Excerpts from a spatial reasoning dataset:
## START

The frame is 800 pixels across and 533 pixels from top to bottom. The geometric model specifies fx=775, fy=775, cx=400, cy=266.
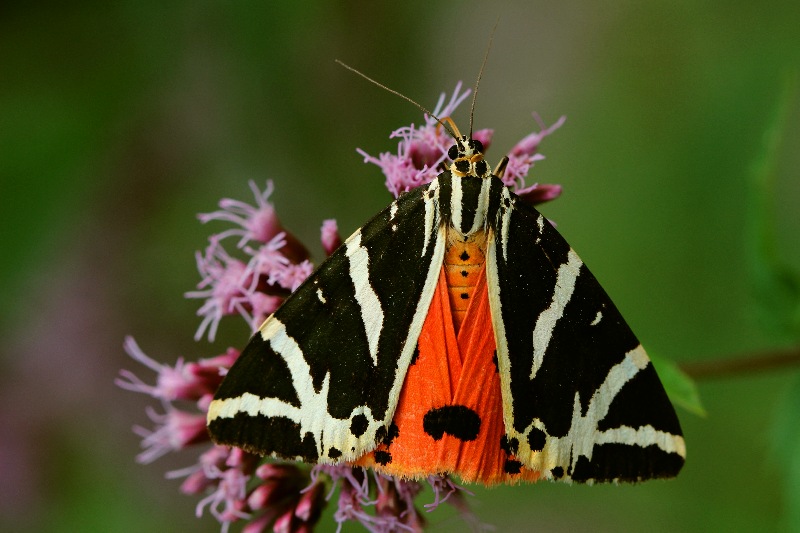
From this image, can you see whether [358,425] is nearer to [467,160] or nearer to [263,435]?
[263,435]

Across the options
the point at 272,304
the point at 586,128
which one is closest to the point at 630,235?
the point at 586,128

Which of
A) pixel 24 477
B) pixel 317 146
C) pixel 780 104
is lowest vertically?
pixel 24 477

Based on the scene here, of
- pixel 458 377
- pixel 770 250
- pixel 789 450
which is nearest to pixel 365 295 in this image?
pixel 458 377

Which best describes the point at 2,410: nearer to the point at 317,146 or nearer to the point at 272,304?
the point at 317,146

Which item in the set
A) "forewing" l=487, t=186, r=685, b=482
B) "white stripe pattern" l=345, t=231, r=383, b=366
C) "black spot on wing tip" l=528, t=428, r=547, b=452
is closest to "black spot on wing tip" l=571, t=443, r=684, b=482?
"forewing" l=487, t=186, r=685, b=482

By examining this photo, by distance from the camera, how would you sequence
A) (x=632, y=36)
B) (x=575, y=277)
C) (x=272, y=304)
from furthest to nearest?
(x=632, y=36) < (x=272, y=304) < (x=575, y=277)

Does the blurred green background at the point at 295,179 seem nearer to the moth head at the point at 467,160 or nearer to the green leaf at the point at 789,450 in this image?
the green leaf at the point at 789,450

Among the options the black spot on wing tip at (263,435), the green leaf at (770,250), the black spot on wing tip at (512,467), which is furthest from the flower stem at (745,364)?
the black spot on wing tip at (263,435)
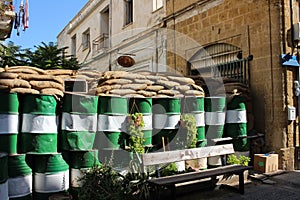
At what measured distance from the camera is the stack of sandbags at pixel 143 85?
532 cm

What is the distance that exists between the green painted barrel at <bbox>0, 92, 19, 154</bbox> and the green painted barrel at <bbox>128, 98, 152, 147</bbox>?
6.10 ft

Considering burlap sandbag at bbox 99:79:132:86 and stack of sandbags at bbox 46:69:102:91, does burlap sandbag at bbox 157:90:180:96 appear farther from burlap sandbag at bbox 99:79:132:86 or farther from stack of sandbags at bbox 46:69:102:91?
stack of sandbags at bbox 46:69:102:91

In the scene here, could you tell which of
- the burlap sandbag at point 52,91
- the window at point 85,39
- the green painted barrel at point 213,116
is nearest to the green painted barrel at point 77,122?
the burlap sandbag at point 52,91

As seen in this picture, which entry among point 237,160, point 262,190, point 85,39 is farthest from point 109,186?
point 85,39

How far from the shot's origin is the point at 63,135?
4.44m

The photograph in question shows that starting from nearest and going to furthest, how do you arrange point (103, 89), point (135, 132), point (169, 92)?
point (135, 132)
point (103, 89)
point (169, 92)

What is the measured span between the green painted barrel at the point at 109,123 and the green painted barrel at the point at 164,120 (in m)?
0.83

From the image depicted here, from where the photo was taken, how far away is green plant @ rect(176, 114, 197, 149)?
5480mm

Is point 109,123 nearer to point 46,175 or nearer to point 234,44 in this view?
point 46,175

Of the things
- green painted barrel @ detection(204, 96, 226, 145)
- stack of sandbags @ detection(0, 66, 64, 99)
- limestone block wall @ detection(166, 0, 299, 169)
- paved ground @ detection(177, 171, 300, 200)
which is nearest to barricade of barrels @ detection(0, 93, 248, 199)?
stack of sandbags @ detection(0, 66, 64, 99)

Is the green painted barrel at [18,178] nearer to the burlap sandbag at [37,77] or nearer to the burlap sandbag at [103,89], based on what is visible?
the burlap sandbag at [37,77]

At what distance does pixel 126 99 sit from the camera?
5027 millimetres

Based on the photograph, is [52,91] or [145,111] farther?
[145,111]

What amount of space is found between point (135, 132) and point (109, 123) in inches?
18.7
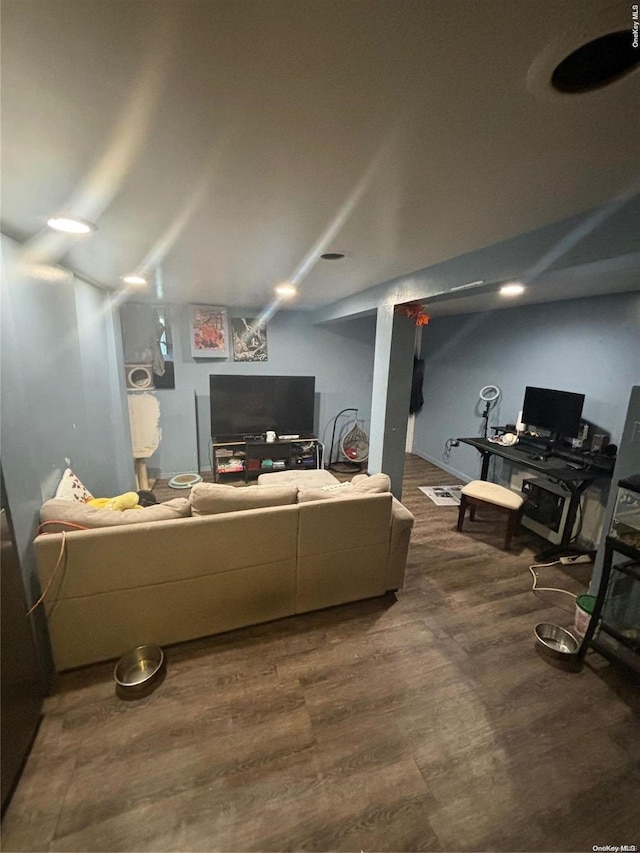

## END

• [Given problem]: Return every line of the entries above that contains the string "detection", treating uppercase and lowercase letters as distinct.

• [Result of the task]:
- green painted barrel @ detection(204, 96, 226, 145)
- stack of sandbags @ detection(0, 66, 64, 99)
- limestone block wall @ detection(166, 0, 299, 169)
- paved ground @ detection(177, 171, 300, 200)
which is nearest to barricade of barrels @ detection(0, 93, 248, 199)?
stack of sandbags @ detection(0, 66, 64, 99)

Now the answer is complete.